La Conférence générale de l'Organisation internationale du Travail,

Convoquée à Genève par le Conseil d'administration du Bureau international du Travail, et s'y étant réunie le 6 juin 1973, en sa cinquante-huitième session;

Considérant que les méthodes de manutention dans les ports se sont modifiées et continuent à subir d'importantes modifications-- par exemple par l'adoption d'unités de charge, l'introduction des techniques de transbordement horizontal (roll-on/roll-off), la mécanisation et l'automatisation accrues --, tandis que des nouvelles tendances apparaissent dans le mouvement des marchandises; que pareilles modifications risquent d'être encore plus prononcées à l'avenir;

Considérant que ces changements, en accélérant le transport des marchandises, en réduisant le temps passé par les navires dans les ports et en abaissant les coûts des transports, peuvent être dans l'intérêt de l'économie du pays intéressé dans son ensemble et contribuer à élever le niveau de vie;

Considérant que ces changements ont aussi des répercussions considérables sur le niveau de l'emploi dans les ports et sur les conditions de travail et de vie des dockers, et que des mesures devraient être adoptées pour éviter ou diminuer les problèmes qui en découlent;

Considérant que les dockers devraient participer aux avantages que représentent les nouvelles méthodes de manutention et qu'en conséquence l'étude et l'introduction de ces méthodes devraient être assorties de l'élaboration et de l'adoption de dispositions tendant à l'amélioration durable de leur situation par des moyens tels que la régularisation de l'emploi et la stabilisation du revenu et par d'autres mesures relatives aux conditions de vie et de travail des intéressés et à la sécurité et l'hygiène du travail dans les ports;

Après avoir décidé d'adopter diverses propositions relatives aux répercussions sociales des nouvelles méthodes de manutention (docks), qui constituent la cinquième question à l'ordre du jour de la session;

Après avoir décidé que ces propositions prendraient la forme d'une recommandation complétant la convention sur le travail dans les ports, 1973,

adopte, ce vingt-cinquième jour de juin mil neuf cent soixante-treize, la recommandation ci-après, qui sera dénommée Recommandation sur le travail dans les ports, 1973.

I. Champ D'Application et Définitions

  1. 1. Sous réserve du paragraphe 36, la présente recommandation s'applique aux personnes qui sont disponibles de manière régulière pour un travail de docker et qui tirent leur revenu annuel principal de ce travail.
  2. 2. Aux fins de la présente recommandation, les expressions dockers et travail dans les ports désignent des personnes et des activités définies comme telles par la législation ou la pratique nationales.
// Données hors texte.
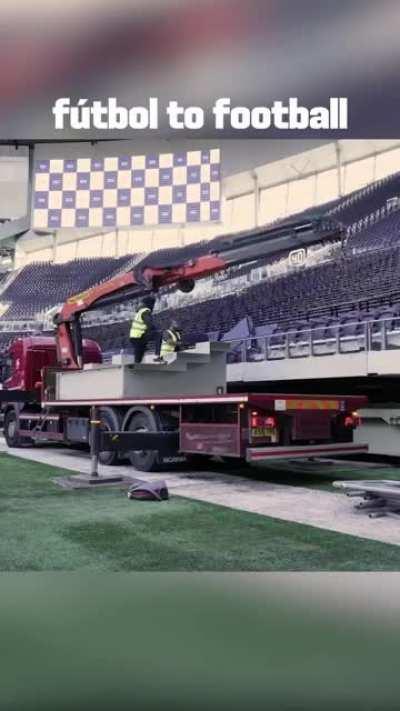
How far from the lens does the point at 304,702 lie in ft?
5.93

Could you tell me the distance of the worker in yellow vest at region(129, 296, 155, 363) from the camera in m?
7.87

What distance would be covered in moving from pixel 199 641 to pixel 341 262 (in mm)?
8645

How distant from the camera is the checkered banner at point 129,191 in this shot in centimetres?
308

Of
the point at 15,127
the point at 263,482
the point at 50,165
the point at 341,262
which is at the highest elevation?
the point at 341,262

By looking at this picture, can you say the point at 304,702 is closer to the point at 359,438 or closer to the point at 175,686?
the point at 175,686

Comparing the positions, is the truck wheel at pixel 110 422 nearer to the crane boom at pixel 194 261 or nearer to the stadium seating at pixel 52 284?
the crane boom at pixel 194 261

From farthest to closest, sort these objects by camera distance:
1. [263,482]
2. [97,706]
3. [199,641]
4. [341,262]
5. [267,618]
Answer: [341,262]
[263,482]
[267,618]
[199,641]
[97,706]

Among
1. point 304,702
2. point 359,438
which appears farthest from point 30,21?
point 359,438

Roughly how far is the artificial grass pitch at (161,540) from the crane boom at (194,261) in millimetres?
2557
Les organisations d'employeurs et de travailleurs intéressées devraient être consultées lors de l'élaboration ou de la révision de ces définitions ou y être associées de toute autre manière; il devrait, en outre, être tenu compte des nouvelles méthodes de manutention et de leurs répercussions sur les diverses tâches des dockers.

II. Effets des Changements Apportés aux Méthodes de Manutention dans les Ports

  1. 3. Dans chaque pays et, le cas échéant, dans chaque port, l'effet probable des changements apportés aux méthodes de manutention, en particulier sur les possibilités d'emploi et les conditions de travail des dockers ainsi que sur la structure de l'emploi dans les ports, devrait être régulièrement et systématiquement évalué, et les mesures qui paraîtraient devoir être prises devraient être systématiquement examinées par des organismes aux travaux desquels devraient participer les représentants des organisations d'employeurs et de travailleurs intéressées et, le cas échéant, les représentants des autorités compétentes.
  2. 4. L'introduction de nouvelles méthodes de manutention et les mesures à prendre à cet égard devraient être coordonnées, sur le plan national et régional, avec les programmes et politiques du développement et de la main-d'oeuvre.
  3. 5. Aux fins indiquées aux paragraphes 3 et 4, tous renseignements utiles devraient être régulièrement réunis, notamment:
    • (a) des statistiques du mouvement des marchandises dans les ports montrant les méthodes de manutention utilisées;
    • (b) des diagrammes montrant l'origine et la destination des principaux courants de transport des marchandises, ainsi que les points de groupage et de division du contenu des conteneurs et autres unités de charges;
    • (c) une estimation, si possible sous une forme analogue, des tendances futures;
    • (d) une estimation de la main-d'oeuvre requise dans les ports pour la manutention, en tenant compte de l'évolution future des méthodes de manutention et de l'origine et de la destination des principaux courants de transport des marchandises.
  4. 6. Dans la mesure du possible, chaque pays devrait adopter les nouvelles méthodes de manutention qui conviennent le mieux à son économie, compte tenu en particulier des capitaux (notamment en devises étrangères), de la main-d'oeuvre et des moyens de transports internes disponibles.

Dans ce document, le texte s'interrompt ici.